И Женька принялся размышлять о том, что он станет делать в этом мире. Делать было, прямо скажем, нечего, и он пришел к выводу, что надо лететь на какую-нибудь далекую малоосвоенную планету – там все будет гораздо привычнее. Наверно, это была ужасная романтическая чепуха, но она утешала, и он поднялся и уже несколько бодрее зашагал по комнате.
7.05 по ГринвичуШейла уже могла сидеть, и Брусилов вместе с ней вернулся за стол переговоров. Альтер, заставивший Кротова повторить все его требования и мгновенно оценивший ситуацию, повернулся к Виктору в ярости:
— Ты что же это, медик-педик! (Извините, Шейла.) В политике ни бум-бум, а туда же – переговоры вести! Ты какие условия принимаешь?! Решил позабавляться с оранжитом? А пресс-генераторы всех видов? О чем ты собирался предупреждать летчиков и космонавтов? О том, что у них через минуту отключатся все двигатели? И потом. Ты получил какие-нибудь гарантии своей безопасности? Или ты думаешь, что Кротов тебя отпустит за так? Да он тебя в бетон замурует и упрячет где-нибудь в соседней галактике. Верно, Кротов?
— Говори, говори, — сказал Кротов. — Складно у тебя получается.
Губы у него побелели, а на лбу выступил пот.
И тут снова вошел референт.
— Доктор Сидней Конрад. Разрешите впустить?
7.10 по Гринвичу— Вставай, Ли, — сказал Женька, — все на свете проспишь.
— Вредный ты, Зайчик, — проворчала Ли, потягиваясь. — Что я могу проспать, кроме собственной смерти?
Женька сам удивлялся, как быстро свыкся он с чудовищной, по понятиям двадцатого века, мыслью о запланированной смерти. Свыкся вполне, но шутить на эту тему еще не умел. Поэтому от фразы Ли он вздрогнул и поспешил перевести разговор. Не получалось у них говорить об этом. Накануне вечером Женька даже не смог выяснить, детерминистка Ли или нет.
— Послушай, — спросил он, — я все никак не пойму, откуда в вашем мире могут взяться проститутки, если денег давно уже нет.

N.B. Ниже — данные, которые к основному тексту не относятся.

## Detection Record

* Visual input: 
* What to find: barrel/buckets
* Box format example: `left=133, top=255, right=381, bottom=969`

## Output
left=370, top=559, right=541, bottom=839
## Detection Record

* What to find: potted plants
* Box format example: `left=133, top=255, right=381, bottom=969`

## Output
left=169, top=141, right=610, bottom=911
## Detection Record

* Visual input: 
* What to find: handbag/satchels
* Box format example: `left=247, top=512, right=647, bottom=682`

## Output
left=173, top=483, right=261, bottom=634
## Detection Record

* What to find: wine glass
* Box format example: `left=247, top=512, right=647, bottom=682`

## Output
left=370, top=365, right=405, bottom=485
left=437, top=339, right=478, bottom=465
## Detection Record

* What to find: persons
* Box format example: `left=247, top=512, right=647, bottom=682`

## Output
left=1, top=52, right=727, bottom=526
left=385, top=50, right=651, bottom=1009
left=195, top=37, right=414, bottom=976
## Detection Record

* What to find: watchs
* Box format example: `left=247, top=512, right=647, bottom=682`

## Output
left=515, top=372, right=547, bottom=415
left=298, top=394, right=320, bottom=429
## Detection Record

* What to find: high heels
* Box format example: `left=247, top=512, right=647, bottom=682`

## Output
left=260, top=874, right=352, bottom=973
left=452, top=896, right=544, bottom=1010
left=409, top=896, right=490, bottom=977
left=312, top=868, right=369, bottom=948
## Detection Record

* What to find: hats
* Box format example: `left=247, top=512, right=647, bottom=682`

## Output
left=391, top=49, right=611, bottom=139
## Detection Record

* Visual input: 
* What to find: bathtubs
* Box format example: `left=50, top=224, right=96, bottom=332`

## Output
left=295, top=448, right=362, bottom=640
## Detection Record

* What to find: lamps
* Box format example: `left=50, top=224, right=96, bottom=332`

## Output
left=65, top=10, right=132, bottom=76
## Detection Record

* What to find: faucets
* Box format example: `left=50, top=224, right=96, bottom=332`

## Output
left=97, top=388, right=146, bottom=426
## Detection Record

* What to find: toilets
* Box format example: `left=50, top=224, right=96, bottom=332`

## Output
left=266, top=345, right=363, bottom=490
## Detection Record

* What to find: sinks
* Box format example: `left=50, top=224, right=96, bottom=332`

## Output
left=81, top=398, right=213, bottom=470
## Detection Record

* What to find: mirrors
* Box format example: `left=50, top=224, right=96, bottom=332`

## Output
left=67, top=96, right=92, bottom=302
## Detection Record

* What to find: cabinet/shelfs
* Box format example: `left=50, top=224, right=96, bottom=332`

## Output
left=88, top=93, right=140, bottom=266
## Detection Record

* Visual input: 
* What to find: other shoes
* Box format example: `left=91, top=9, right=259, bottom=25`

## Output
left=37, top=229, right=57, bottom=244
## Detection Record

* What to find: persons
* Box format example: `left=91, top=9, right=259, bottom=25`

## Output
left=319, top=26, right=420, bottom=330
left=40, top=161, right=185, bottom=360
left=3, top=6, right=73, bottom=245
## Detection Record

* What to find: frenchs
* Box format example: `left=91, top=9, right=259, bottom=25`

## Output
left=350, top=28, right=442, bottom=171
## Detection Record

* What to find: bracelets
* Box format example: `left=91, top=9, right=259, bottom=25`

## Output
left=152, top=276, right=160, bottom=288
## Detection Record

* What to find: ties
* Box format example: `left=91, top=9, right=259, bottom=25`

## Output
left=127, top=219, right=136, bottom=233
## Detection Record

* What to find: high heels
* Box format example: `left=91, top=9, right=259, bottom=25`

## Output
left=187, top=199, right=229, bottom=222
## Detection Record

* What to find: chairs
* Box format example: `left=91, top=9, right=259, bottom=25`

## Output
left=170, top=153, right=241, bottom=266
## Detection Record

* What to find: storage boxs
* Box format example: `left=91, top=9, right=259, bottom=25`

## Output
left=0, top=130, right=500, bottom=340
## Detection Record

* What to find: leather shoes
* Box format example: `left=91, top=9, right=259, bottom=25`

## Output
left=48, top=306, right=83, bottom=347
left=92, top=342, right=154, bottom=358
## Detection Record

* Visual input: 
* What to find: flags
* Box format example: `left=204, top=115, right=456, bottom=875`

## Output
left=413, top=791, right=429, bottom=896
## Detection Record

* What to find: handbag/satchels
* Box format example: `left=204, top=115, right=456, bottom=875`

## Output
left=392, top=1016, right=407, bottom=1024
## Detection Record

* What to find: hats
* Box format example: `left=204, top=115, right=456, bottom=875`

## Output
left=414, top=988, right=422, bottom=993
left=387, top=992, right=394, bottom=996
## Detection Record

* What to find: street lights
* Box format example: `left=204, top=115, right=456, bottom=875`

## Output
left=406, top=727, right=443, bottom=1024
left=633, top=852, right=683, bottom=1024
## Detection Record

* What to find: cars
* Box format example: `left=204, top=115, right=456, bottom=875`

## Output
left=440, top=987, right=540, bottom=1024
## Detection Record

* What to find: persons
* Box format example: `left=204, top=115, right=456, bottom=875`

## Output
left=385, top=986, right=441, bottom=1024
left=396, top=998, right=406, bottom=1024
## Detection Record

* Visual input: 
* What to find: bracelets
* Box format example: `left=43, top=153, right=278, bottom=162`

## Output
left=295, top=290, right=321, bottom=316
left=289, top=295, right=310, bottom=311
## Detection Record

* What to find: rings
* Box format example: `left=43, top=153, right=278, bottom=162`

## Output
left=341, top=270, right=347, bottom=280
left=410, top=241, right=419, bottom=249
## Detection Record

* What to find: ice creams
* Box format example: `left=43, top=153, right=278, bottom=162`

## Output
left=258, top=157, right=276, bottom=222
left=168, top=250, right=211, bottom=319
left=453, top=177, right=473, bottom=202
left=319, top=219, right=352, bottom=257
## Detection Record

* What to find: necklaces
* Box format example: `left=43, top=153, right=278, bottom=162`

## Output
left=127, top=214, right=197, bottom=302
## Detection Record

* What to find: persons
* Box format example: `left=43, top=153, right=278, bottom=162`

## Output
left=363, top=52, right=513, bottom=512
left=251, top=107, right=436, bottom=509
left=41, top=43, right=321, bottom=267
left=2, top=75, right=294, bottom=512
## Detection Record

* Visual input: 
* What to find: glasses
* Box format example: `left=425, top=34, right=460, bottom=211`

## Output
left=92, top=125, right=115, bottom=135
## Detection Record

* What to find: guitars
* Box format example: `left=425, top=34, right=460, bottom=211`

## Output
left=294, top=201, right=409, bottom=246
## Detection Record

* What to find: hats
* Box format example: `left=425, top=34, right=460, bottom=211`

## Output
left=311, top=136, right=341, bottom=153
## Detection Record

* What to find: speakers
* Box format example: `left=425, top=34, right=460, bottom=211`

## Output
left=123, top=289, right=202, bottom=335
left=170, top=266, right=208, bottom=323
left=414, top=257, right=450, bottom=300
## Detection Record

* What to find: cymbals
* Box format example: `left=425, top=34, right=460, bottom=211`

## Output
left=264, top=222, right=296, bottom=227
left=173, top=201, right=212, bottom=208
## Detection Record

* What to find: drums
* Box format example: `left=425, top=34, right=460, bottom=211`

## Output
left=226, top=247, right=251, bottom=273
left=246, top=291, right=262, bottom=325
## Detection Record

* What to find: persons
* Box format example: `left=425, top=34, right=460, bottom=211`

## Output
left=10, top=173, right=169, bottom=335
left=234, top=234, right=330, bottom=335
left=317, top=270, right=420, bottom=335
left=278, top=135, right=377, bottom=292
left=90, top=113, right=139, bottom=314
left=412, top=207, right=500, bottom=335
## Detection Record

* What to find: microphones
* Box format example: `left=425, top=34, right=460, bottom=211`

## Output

— Дурачок, — сказала Ли, — во-первых, не проститутки, а гетеры, а во-вторых, причем здесь деньги? Нам платят иначе. Роскошью человеческого общения, например. Кто-то из твоих современников сказал, что это величайшая в мире роскошь.
— Да, он только не догадался, что в будущем ее сделают разменной монетой. И неужели, скажи, неужели общаться можно лишь только так?
— Ну, разумеется, нет. Однако великих людей мало, да и просто знаменитых немного, а общаться с ними хочется всем. Возникает конкуренция. И тут пожалуйста: один интересен в интеллектуальном споре, другой – на теннисном корте, а я – вот… Ты пойми, Зайчик, в мире абсолютного изобилия обесценилось далеко не все. Есть доступ в определенные сферы, есть возможность участия в межзвездных экспедициях, есть право на выбор планеты, есть власть, наконец, — все это не для всех. Всегда будет что-то, чего на всех не хватит. А мы, гетеры высшего класса, имеем многое, почти все. Благодаря таланту, конечно, — добавила она.
— Талант… — задумчиво повторил Женька.
— Обязательно талант, — сказала Ли убежденно. — Сегодня талант необходим в любом деле. Иначе просто не имеет смысла работать. Ведь мы работаем прежде всего для удовольствия. На всякой работе.
— И ты получаешь удовольствие от своей работы?
— К сожалению, не всегда. Последнее время все реже. Надоело, наверное. Социологи уверяют, что профессию надо менять минимум раза два-три в жизни, а некоторым и чаще. Мы все-таки очень долго живем. А потом с этой кротовской политикой в городе становится все меньше приличных людей и все больше каких-то отвратительных типов.